● 제공된 본문:
******************************

MultiFlow 결과에서 가장 중요한 caveat는 distillation입니다. 논문은 distillation 단계에서 ProteinMPNN으로 원래 sequence를 대체하거나, MultiFlow-generated structure 중 ProteinMPNN self-consistency를 통과한 4,179 examples를 추가합니다. 이 단계가 성능에 크게 영향을 줍니다.

Table 3에서 distillation 없는 MultiFlow는 co-design designability 0.41로 떨어집니다. Distillation이 들어간 full MultiFlow는 0.88입니다. 차이가 큽니다. 따라서 MultiFlow의 strong result는 raw PDB training만으로 얻은 co-design 능력이라기보다, ProteinMPNN/ESMFold-style oracle과 self-training이 들어간 pipeline result로 봐야 합니다.

이 caveat는 논문의 가치를 낮춘다기보다, co-design이 얼마나 어려운지 보여줍니다. Sequence와 structure를 동시에 생성하는 formulation은 매력적이지만, 실제 성능은 아직 external inverse-folding model과 structure-prediction proxy에 많이 기대고 있습니다. Backbone-first pipeline의 한계를 넘으려는 논문이지만, 그 평가와 distillation에는 여전히 backbone-first 생태계의 도구들이 들어갑니다.

Inverse folding과 forward folding

MultiFlow는 co-generation뿐 아니라 inverse folding과 forward folding도 테스트합니다. Table 4에서 inverse folding은 ProteinMPNN scRMSD 1.9 ± 2.7, MultiFlow 2.2 ± 2.6으로 비교적 근접합니다. Structure가 주어졌을 때 sequence를 만드는 task에서는 MultiFlow가 ProteinMPNN에 아주 멀지는 않다는 의미입니다.

반면 forward folding은 약합니다. ESMFold RMSD 2.7 ± 3.9에 비해 MultiFlow는 15.3 ± 4.5로 크게 뒤집니다. Sequence가 주어졌을 때 structure를 예측하는 문제에서는 specialized structure predictor와 격차가 큽니다. 논문도 MultiFlow를 모든 task에서 SOTA 모델로 내세우기보다, general-purpose multimodal generative model로 가는 경로로 제시합니다.

이 결과는 자연스럽습니다. Forward folding은 AlphaFold/ESMFold류 모델이 막대한 data와 architecture로 최적화한 문제입니다. MultiFlow가 discrete-continuous co-generation framework를 제시했다고 해서 바로 structure prediction model을 대체하는 것은 아닙니다. 이 논문의 중심은 “한 model이 여러 conditional mode를 다룰 수 있다”이지, “각 task specialist를 모두 이긴다”가 아닙니다.

******************************

● 자료 발췌:
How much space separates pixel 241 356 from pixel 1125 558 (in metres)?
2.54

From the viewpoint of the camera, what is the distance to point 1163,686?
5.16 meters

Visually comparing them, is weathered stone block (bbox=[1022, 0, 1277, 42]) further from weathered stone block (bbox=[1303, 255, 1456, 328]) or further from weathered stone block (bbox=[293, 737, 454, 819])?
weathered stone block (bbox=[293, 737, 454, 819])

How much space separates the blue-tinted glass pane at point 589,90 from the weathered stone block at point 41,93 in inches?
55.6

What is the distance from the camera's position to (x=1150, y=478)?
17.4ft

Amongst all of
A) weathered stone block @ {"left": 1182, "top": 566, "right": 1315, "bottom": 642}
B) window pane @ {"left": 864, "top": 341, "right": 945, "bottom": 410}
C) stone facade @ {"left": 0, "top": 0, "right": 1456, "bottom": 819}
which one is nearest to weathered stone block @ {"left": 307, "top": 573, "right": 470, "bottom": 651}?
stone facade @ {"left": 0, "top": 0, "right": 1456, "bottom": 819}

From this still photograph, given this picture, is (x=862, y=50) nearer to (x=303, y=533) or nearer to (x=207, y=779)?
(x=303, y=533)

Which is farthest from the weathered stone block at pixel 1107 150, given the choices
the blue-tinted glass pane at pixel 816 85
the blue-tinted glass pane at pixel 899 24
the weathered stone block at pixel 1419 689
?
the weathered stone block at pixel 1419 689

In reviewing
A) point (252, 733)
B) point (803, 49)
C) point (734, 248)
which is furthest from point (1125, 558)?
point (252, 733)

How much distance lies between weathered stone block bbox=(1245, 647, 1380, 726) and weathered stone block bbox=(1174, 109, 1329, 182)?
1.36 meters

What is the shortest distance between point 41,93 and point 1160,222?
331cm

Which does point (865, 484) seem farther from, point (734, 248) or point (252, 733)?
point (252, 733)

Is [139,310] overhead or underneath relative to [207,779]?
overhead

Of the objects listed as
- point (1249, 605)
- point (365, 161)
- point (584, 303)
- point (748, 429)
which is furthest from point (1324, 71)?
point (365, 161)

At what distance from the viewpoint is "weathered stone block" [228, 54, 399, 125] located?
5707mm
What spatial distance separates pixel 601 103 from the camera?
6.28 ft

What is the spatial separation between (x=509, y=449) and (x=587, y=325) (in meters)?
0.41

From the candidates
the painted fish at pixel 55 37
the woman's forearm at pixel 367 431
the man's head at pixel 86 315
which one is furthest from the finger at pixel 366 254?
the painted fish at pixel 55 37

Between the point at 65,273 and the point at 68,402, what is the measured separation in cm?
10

******************************

MultiFlow 논문을 다룬 본문을 마지막 문장 뒤에서부터 이어 가세요. 이 자료는 본문 내용과 관련이 없습니다.

MultiFlow가 말하는 co-design의 어려움

MultiFlow는 co-design이라는 말의 매력을 잘 보여주면서도, 그 어려움도 같이 보여줍니다. Sequence와 structure를 함께 생성하는 것은 이론적으로 자연스럽습니다. Protein은 sequence-only나 structure-only object가 아니기 때문입니다. 하지만 discrete token과 continuous geometry를 하나의 probability path로 묶는 것은 기술적으로 어렵고, 평가도 쉽지 않습니다.

현재 MultiFlow의 evidence는 self-consistency 중심입니다. scRMSD < 2 Å, novelty, diversity는 useful metric이지만, 실험적 foldability나 function을 말해주지는 않습니다. 특히 binder design에서는 target interface, affinity, specificity, developability, wet-lab validation까지 따로 봐야 합니다. MultiFlow는 이 영역까지 들어가지는 않습니다.

그 대신 MultiFlow는 protein design pipeline의 구조적 질문을 던집니다. 앞으로 protein generator가 계속 backbone-first + inverse folding 조합으로 갈 것인가, 아니면 sequence와 structure를 함께 움직이는 co-design model로 갈 것인가. MultiFlow는 후자의 가능성을 method level에서 보여주는 논문입니다.

RFdiffusion, Chroma와의 위치

RFdiffusion은 target-conditioned backbone/interface generation을 practical design task로 밀고 간 논문입니다. Backbone을 만들고 ProteinMPNN과 AF2 filtering을 거쳐 wet-lab binder validation으로 이어집니다. 이 점에서 RFdiffusion은 design pipeline의 실험적 impact가 강합니다.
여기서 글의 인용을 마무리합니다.